Menurut Musyaddad, kemuliaan rumah itu juga diakui para ulama. Imam Al-Muhibbuddin Ath-Thabari bahkan menyebut Rumah Khadijah sebagai tempat paling mulia di Kota Makkah setelah Masjidil Haram.
Selain menjadi tempat turunnya wahyu, rumah tersebut juga menjadi saksi pengorbanan luar biasa Siti Khadijah RA. Ia tidak hanya mendampingi Rasulullah SAW sebagai istri, tetapi juga mengorbankan harta dan seluruh kemampuannya demi mendukung dakwah Islam.
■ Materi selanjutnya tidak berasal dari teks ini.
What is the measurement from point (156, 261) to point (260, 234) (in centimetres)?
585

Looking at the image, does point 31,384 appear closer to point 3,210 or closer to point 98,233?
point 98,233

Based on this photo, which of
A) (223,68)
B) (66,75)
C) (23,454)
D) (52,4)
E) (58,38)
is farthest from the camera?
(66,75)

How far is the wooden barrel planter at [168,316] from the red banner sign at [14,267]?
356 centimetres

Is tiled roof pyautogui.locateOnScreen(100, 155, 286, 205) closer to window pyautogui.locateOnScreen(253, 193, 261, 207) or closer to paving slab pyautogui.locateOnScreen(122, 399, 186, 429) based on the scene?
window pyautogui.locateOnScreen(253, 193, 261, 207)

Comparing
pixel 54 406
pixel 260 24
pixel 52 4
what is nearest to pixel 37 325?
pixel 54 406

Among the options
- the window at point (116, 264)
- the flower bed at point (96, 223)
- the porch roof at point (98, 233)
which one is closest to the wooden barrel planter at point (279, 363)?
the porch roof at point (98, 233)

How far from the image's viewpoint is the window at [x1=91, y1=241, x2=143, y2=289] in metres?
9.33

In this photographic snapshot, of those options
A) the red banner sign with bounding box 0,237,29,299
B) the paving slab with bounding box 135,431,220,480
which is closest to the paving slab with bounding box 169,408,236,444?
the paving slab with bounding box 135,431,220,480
Kemuliaan Khadijah bahkan mendapat penghormatan langsung dari Allah SWT. Dalam sebuah riwayat, Malaikat Jibril meminta Rasulullah SAW menyampaikan salam dari Allah kepada Khadijah sebagai bentuk penghargaan atas keimanan dan pengorbanannya.
Namun, rumah itu juga menyimpan kisah paling menyedihkan dalam kehidupan Rasulullah SAW. Pada tahun ke-10 kenabian, Khadijah wafat. Tidak lama kemudian, Abu Thalib yang selama ini melindungi Rasulullah SAW juga meninggal dunia. Periode itu dikenal sebagai ‘Amul Huzni atau Tahun Kesedihan.
Setelah mengalami berbagai cobaan, Rasulullah SAW berdakwah ke Thaif, tetapi justru mendapat penolakan dan perlakuan kasar. Saat kembali ke Makkah, beliau memasuki rumah yang selama ini menjadi tempat berbagi suka dan duka bersama Khadijah.
“Ketika beliau sampai di rumah ini, beliau masuk. Dan sudah tidak ada lagi Khadijah. Sudah tidak ada lagi sang istri tercinta yang biasa menyambut beliau dalam suka dan duka,” tutur Musyaddad.
Di tengah masa penuh ujian itulah Allah SWT menghibur Rasulullah SAW melalui peristiwa Isra Mi’raj. Dari Masjidil Haram, beliau diperjalankan menuju Masjidil Aqsa hingga Sidratul Muntaha dan menerima perintah salat lima waktu.
Musyaddad mengatakan, peristiwa itu mengajarkan bahwa setelah ujian yang berat, Allah memberikan jalan penguatan melalui ibadah salat.
“Di sinilah kita mengerti bahwa seberat apa pun masalah kita di dalam kehidupan dunia ini jawabannya adalah salat,” ujarnya.
Bagi umat Islam, lokasi bekas Rumah Khadijah bukan sekadar penanda sejarah. Tempat itu menjadi saksi perjalanan dakwah Rasulullah SAW, mulai dari turunnya wahyu pertama, lahirnya keluarga teladan, pengorbanan Siti Khadijah RA, masa-masa penuh kesedihan, hingga menjelang peristiwa Isra Mi’raj yang menguatkan perjuangan Rasulullah SAW dalam menyebarkan Islam.